● Requirement
Copy, from the material below, each line where "with" shows up.
+++ Given data +++
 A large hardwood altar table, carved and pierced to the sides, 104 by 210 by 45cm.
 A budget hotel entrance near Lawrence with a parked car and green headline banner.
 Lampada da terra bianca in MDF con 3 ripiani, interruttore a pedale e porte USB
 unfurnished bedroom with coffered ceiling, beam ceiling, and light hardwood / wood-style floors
+++
+++ Given data +++
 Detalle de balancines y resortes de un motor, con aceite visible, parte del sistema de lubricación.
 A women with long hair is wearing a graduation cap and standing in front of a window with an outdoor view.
+++
+++ Given data +++
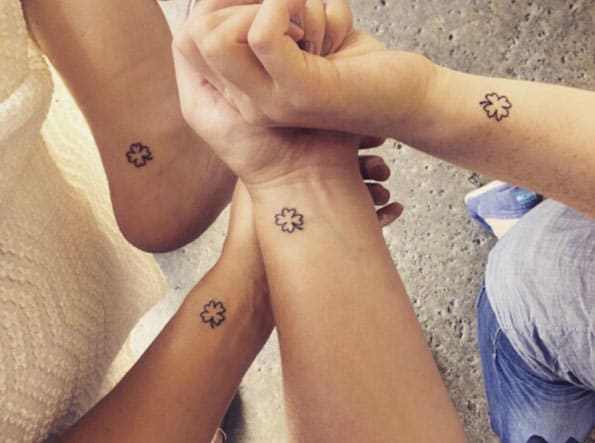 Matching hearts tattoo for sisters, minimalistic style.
+++
● Solution to this problem
 A budget hotel entrance near Lawrence with a parked car and green headline banner.
 unfurnished bedroom with coffered ceiling, beam ceiling, and light hardwood / wood-style floors
 A women with long hair is wearing a graduation cap and standing in front of a window with an outdoor view.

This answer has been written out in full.